Stored data entries:
● ● ● ● ● ● ●

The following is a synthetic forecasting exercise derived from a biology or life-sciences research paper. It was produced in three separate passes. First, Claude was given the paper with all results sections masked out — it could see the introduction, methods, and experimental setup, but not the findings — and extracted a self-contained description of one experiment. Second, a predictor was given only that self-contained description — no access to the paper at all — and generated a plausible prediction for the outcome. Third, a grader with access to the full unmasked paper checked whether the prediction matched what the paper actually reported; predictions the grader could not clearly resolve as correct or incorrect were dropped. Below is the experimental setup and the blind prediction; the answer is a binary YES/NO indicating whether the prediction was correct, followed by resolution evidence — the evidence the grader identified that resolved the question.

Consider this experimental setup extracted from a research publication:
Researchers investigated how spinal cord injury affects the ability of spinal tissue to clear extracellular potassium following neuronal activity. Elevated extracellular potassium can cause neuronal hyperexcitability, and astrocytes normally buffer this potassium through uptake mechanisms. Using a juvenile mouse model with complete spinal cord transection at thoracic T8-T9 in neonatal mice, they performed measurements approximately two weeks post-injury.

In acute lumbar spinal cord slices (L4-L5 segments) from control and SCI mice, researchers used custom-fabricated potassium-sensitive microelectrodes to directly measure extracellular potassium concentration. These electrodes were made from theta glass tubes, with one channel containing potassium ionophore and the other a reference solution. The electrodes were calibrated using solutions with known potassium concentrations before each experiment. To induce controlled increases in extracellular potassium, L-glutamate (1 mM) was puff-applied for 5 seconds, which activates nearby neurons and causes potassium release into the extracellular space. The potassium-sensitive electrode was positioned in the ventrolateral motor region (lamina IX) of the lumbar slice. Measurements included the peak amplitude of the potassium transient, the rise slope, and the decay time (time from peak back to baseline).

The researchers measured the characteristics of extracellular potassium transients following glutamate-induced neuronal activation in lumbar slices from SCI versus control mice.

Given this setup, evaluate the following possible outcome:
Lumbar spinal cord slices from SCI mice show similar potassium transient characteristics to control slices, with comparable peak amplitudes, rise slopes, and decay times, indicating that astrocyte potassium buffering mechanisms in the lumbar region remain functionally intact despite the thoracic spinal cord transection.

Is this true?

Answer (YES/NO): NO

● ● ● ● ● ● ●

WHAT YOU NEED TO DO:
Repeat the entries above exactly, beginning at their first line and ending with the line that contains "Consider this experimental", with nothing added.

SOLUTION FOR THIS TASK:
The following is a synthetic forecasting exercise derived from a biology or life-sciences research paper. It was produced in three separate passes. First, Claude was given the paper with all results sections masked out — it could see the introduction, methods, and experimental setup, but not the findings — and extracted a self-contained description of one experiment. Second, a predictor was given only that self-contained description — no access to the paper at all — and generated a plausible prediction for the outcome. Third, a grader with access to the full unmasked paper checked whether the prediction matched what the paper actually reported; predictions the grader could not clearly resolve as correct or incorrect were dropped. Below is the experimental setup and the blind prediction; the answer is a binary YES/NO indicating whether the prediction was correct, followed by resolution evidence — the evidence the grader identified that resolved the question.

Consider this experimental setup extracted from a research publication:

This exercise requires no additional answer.